El día en el que aprendí a hacerme trenzas, el parque estaba vacío.
Mamá, molesta, le gritaba a papá que le pasara más pita, más pita y más pita. La cometa, en el pasto, apenas intentaba levantar su cola. La noche anterior había visto cómo mamá se peinaba, pasaba un mechón detrás del otro, y luego un tercero se interponía. Lo hizo varias veces, hasta que los mechones se le acabaron y su cabello lacio terminó desenvolviéndose.

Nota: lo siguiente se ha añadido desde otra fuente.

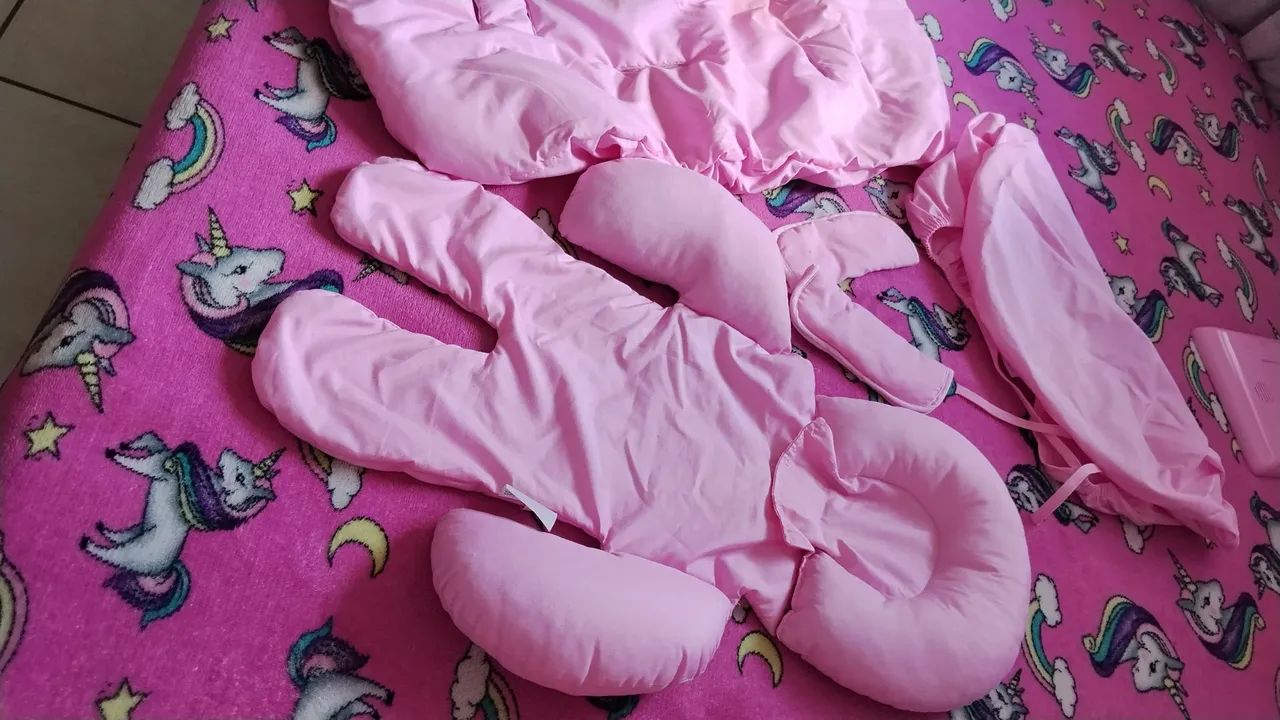 ÍTENS DE BEBÊ  - Foto 4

Mamá seguía pidiéndole a papá más pita, mientras él, desde arriba, apenas la miraba.
Hice lo mismo, envolviendo en mi mano un mechón y luego otro y otro más. Y ya no eran tres mechones, ni cuatro, ni cinco, mi pelo se había vuelto una madeja y tuve que desenredarlo con cuidado.

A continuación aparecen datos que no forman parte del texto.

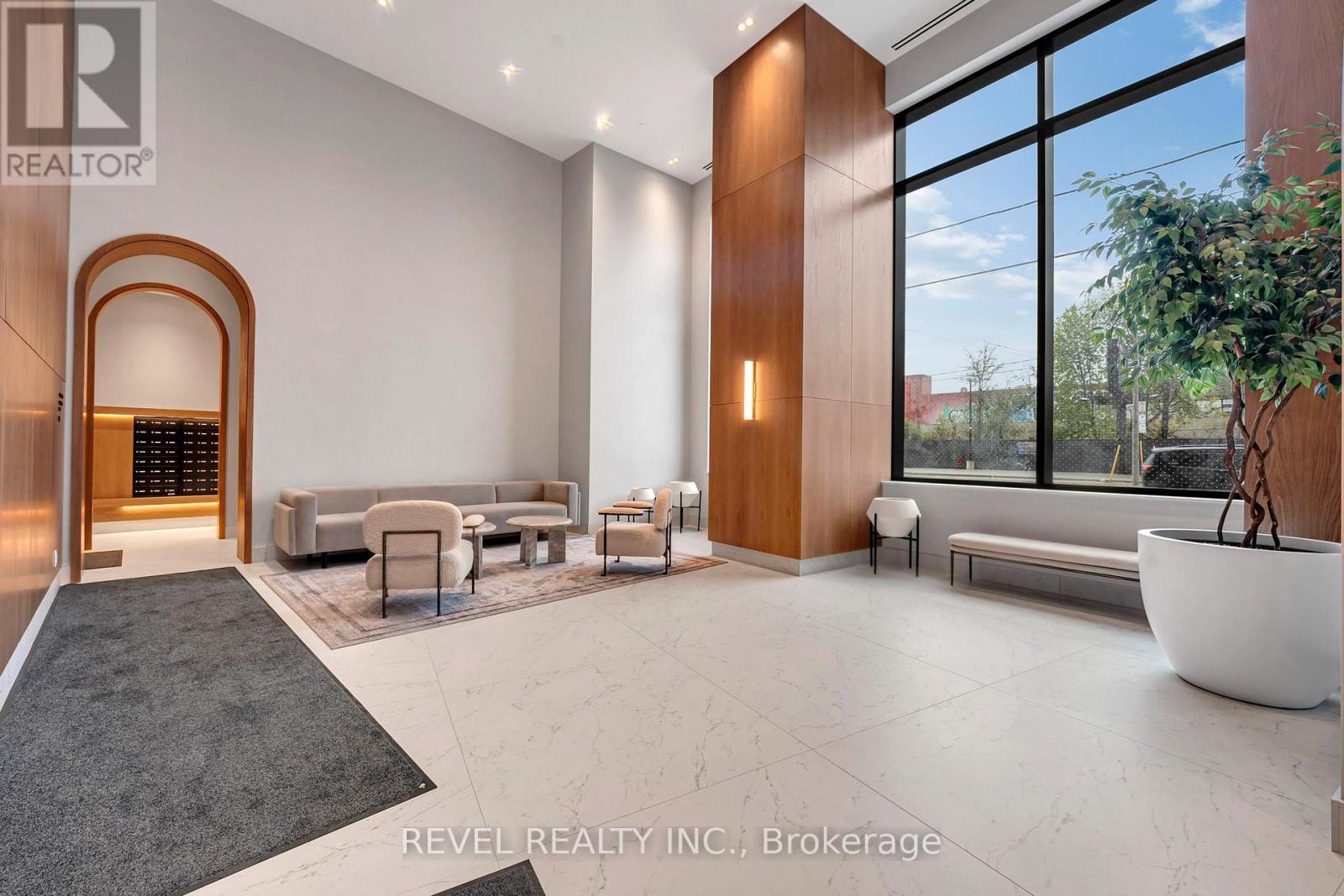 1410 - 1185 Dupont Street, Toronto, Ontario  M6H 0G5 - Photo 19 - W13138244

Tal y como hacía mamá con la pita.
Por fin, la cometa se despegó del suelo y papá la sostenía en medio de la cancha, con la mano en lo alto. Mamá halaba la pita con furia, como queriéndola arrancar de su mano. Se me había vuelto a enredar el pelo.
Un mechón, otro mechón, otro más. Mamá le gritó a papá que ya soltara la cometa. Un mechón, otro mechón, otro más. Papá le gritó a mamá que no le diera más pita. Un mechón, otro mechón, otro más. Mamá le dijo a papá que era un inservible. Un mechón, otro mechón, otro más. Papá le dijo a mamá que lo dejara en paz. Un mechón, otro mechón, otro más. Mamá le preguntó a papá que si había otra. Un mechón, otro mechón, un mechón más. Papá le dijo que ya no la amaba. Un mechón, otro mechón…
Y…
Mamá no me enseñó qué hacer cuando terminaba la trenza.